On CM, Truth Seeker is constantly feeding news, and news from Sony and how about the PS3 is doing well despite claims to the contrary, or how other consoles will last only 5 years while the PS3 will last 10 years till the next model, and all such talk just makes be believe more and more that the PS3 is in trouble. 

I don't think it would be any good for WotC to say anything definitive about this. The only way they _might_ achieve anything would be if they would release all sales data over the past 15 years or so, plus their original expectations. But even that would be problematic - if Goodmans observation on the "generational peak" is correct, then it would be obvious that 4E is selling less than 3E in 2001, then anyone could consider this a failure. (Aside fromt he fact that they could dispute the validity of the numbers or the validity of the expectations)
To refute that, they would have not just to release numbers, but some kind of statistical model that explains how this can happen and how it is totally not their fault and what not. And... I don't think such a model exists. Maybe it could be created, if you send a few business analysists and mathematicians and psychologists on the job and let them research a few years or so. That would certainly be fascinating to do, but Wizards of the Cost is not a research facility, even if they have an R&D department.  And they still can't make any money with it. Oh, and it might give competitors insights into WotC business that they could use against them, too.


----------



## xechnao (Jun 21, 2009)

Mustrum_Ridcully said:


> To refute that, they would have not just to release numbers, but some kind of statistical model that explains how this can happen and how it is totally not their fault and what not. And... I don't think such a model exists. Maybe it could be created, if you send a few business analysists and mathematicians and psychologists on the job and let them research a few years or so. That would certainly be fascinating to do, but Wizards of the Cost is not a research facility, even if they have an R&D department.  And they still can't make any money with it. Oh, and it might give competitors insights into WotC business that they could use against them, too.




 I love it!


----------



## carmachu (Jun 21, 2009)

thecasualoblivion said:


> And we get the tired old "there is no evidence" thing again. To this I answer(now and for the forseeable future) that "there is no evidence" that 4E is dooing poorly, and replying that "there is no evidence" in response to any quote or opinion is saying absolutely nothing and should be ignored.
> 
> *"There is no evidence" does absolutely nothing to support the alternative viewpoint, and people should stop using the comment as if it did.*
> 
> Joe Goodman gave an opinion and speculation(which is the best any of us can do), and gave support for his opinion and why we should believe him. If you disagree or think he's wrong, feel free to post your own opinion, give support for this opinion, and why we should believe you. Instead of lazy discussion where you discount the original quote without offering anything substantive in return.
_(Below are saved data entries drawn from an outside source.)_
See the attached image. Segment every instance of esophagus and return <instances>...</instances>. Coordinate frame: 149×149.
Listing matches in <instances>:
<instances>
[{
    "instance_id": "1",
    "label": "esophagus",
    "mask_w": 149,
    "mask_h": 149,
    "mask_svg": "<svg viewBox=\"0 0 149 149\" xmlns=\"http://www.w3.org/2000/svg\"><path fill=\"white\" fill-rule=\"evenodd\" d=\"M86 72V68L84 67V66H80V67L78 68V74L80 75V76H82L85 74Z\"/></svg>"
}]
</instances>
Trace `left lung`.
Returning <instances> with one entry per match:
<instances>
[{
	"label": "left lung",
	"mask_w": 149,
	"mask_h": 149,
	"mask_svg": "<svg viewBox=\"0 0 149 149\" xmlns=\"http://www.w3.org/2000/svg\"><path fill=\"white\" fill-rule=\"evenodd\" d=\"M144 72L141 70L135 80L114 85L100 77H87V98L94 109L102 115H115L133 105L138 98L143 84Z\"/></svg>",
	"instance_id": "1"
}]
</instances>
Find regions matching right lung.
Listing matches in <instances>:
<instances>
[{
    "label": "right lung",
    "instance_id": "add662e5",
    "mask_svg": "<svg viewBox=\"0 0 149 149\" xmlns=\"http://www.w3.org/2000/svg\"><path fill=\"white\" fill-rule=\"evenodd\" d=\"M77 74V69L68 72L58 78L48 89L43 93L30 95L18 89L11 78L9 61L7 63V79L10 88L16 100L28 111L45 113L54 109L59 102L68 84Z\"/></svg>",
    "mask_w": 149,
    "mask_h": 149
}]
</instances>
YOU may get tired of it, but thats the fact.There is also nothing there to support the 4e sells well, nor does it support the its not selling well.

Goodman's opinion is just that, opinion. He did NOT give support to his opinion. He gave conculusions based on data that is not present, but says he has.

I gave my reasons. Lack of support data IS a valid reason. YOU just dont like it.


----------



## thecasualoblivion (Jun 21, 2009)

carmachu said:


> YOU may get tired of it, but thats the fact.There is also nothing there to support the 4e sells well, nor does it support the its not selling well.
> 
> Goodman's opinion is just that, opinion. He did NOT give support to his opinion. He gave conculusions based on data that is not present, but says he has.
> 
> I gave my reasons. Lack of support data IS a valid reason. YOU just dont like it.




It is not a rebuttal because it does not support the opposite conclusion. People throw it out there to disparage one opinion without supporting their own.

Goodman gave soft data, not hard evidence. He made that perfectly clear.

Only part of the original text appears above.